Anglers use a variety of advanced gadgets and tools to find and catch fish. One of the tools that each and every one of them has or wants to have in their arsenal is a fish finder. Fish finders provide information about the water, major lake structures, and fish locations, all of which can assist you in finding fish.
When it comes to fish finders, you have a plethora of options to choose from. One of the most popular fish finders currently available in the market is the Helix 7 from the Humminbird. The Humminbird Helix 7 comes in a number of variations and each of them has its own unique features. We will review the base model and discuss its variations and the extra features they offer.
Size and Resolution of the Display
The Humminbird Helix boasts a 7-inch display which offers plenty of real estate for interpreting the data from the GPS and the sonar. The resolution of the display is 800 x 480 pixels and shows 256 colors. All of these colors come in handy when you are using the Helix 7 unit to find the perfect spot to fish and determine your likelihood of getting a bite. The LED backlighting is also there to make images brighter and clearer.
You can use the Helix 7 without worrying about sunlight since the display is designed to work well even in bright environments. Bonded glass is used to protect the display against foreign elements including water. But glass enclosure doesn’t just offer protection; it also enhances the image quality. Generally, the display is superior to that of other fish finders, ensuring that you can easily see and make use of the data generated by the unit.
All of the data that’s generated by the Helix 7 needs a RAM of large size. Otherwise, the images would not display properly or lag. This problem was reported by anglers who used earlier versions of the Humminbird Helix 7.
Since modern versions provide more data, they come with more RAM (almost double) than previous versions. The increased RAM keeps the images fluid in real-time. Lags are extremely rare now, so you will likely not miss a school of trout as they swim by.
Frequency and Depth
The sonar frequency of the Helix 7 base version is 83kHz/200 kHz with 2D imaging and the maximum it can manage with down imaging and side imaging is 455 kHz. For 2D images, the depth is 1,500 and it drops down to 100 feet for side imaging. You can get better depth with some other fish finders but they fall at the higher end of the price spectrum. The power rating of the Helix 7 is 500W.
Some models of the Humminbird Helix 7 lack the GPS but it is there in the base model. GPS isn’t an absolute necessity but it’s going to be helpful for adventures on unfamiliar waters or new waters. It will help you track your speed, location, and general depths around the area which can make it easier for you to find fish in new areas. You can also set waypoints on the GPS so that you don’t get lost while searching for fish on new waters. The Helix 7 gives you the option to program 4,500 waypoints and a maximum of 45 routes. While the GPS capabilities of the Helix 7 aren’t that impressive, it is functional and will give you the features you need for a rewarding fishing trip.

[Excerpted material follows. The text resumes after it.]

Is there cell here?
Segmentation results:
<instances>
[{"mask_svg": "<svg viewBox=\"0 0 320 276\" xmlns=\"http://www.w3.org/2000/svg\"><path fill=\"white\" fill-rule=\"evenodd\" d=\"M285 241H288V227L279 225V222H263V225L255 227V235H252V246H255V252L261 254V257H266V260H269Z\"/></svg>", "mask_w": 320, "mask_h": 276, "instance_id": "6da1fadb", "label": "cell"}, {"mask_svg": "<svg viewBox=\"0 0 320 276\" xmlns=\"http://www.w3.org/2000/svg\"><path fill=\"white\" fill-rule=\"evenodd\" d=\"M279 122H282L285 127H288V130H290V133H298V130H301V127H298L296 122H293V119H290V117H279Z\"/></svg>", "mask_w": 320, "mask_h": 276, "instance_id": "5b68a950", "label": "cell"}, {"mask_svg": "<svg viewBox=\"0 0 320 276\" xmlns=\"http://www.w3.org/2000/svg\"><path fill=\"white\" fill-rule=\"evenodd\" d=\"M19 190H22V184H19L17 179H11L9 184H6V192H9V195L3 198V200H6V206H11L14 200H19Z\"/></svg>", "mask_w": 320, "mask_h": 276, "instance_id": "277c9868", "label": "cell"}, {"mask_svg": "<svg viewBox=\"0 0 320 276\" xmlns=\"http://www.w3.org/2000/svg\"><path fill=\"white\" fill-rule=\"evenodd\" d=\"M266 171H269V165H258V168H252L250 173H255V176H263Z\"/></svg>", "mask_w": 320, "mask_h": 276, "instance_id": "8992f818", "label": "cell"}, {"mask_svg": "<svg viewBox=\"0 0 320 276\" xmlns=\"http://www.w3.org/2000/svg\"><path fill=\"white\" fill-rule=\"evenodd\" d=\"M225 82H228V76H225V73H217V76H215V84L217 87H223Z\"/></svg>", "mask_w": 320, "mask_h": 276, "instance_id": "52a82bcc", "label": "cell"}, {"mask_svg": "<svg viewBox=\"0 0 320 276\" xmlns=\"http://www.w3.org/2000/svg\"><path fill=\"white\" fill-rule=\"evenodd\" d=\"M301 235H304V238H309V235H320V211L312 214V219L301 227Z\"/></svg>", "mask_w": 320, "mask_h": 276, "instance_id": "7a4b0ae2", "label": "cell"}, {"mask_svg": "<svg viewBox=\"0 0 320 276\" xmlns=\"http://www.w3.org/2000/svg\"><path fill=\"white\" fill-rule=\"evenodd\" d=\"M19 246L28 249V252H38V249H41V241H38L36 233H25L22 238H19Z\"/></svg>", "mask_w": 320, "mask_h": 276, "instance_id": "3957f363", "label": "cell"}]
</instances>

CHIRP sonars give you clearer images. They are available with a number of Humminbird Helix 7 variants, including the Chirp DI G2 Fishfinder. If you are really serious about your deep water excursions and explorations, then go for the Helix 7 that boasts CHIRP.
Most Helix 7 models come with SwitchFire Imaging. It creates multi-colored views that improve the image’s overall clarity. SwitchFire Imaging comes in two different types – Max and Clear – and you can switch between them anytime you want.
Max provides a view of fish, current, and thermoclines so it’s best to start with. Once you have landed on a good spot, you can switch to Clear view for more details. This removes noise from objects and gives you a better view of fish. You will be able to judge the size of the fish and determine if they are worth stopping for. You’ll be able to save time and effort by doing this and moving to another spot.
Modern versions of the Helix 7 mostly come with down-imaging or side-imaging capabilities. The model with side-imaging capability will have SI in their name; likewise, the models with DI in the title have down-imaging capability. Side-imaging allows you to scan the right and left side of your boat. In other words, it provides a 180-degree image that you can use to determine if it’s a good spot for catching fish. The maximum side-imaging range of the Humminbird Helix 7 is 100 feet in depth.
Down-imaging provides you with a fish’s point-of-view, allowing you to see what is at the bottom of the lake with a focus on detail. Most sonar scans struggle to provide a crisp view of what is under the water. This is where down-imaging stands out. It provides incredibly clear images, allowing you to distinguish objects and other things that the sonar might pick up. This way you can determine whether you have found a fish or piece of junk.
Neither side-imaging nor down-imaging is an absolute necessity. But, if you want to make your fishing adventures more successful, you should opt for a fish finder that either has side-imaging, down-imaging or both of them.
Humminbird Helix 7 is a great unit that boasts all the features that one would expect to see in a top-end fish finder. The default model has a generous display size and resolution, amazing memory, impressive imaging capability, and GPS functionality. Other models come with CHIRP, side-imaging, down-imaging and other features that can make your fishing adventures more fun and rewarding. In a nutshell, if you are looking for a powerful fish finder, the Humminbird Helix 7 is definitely worth considering.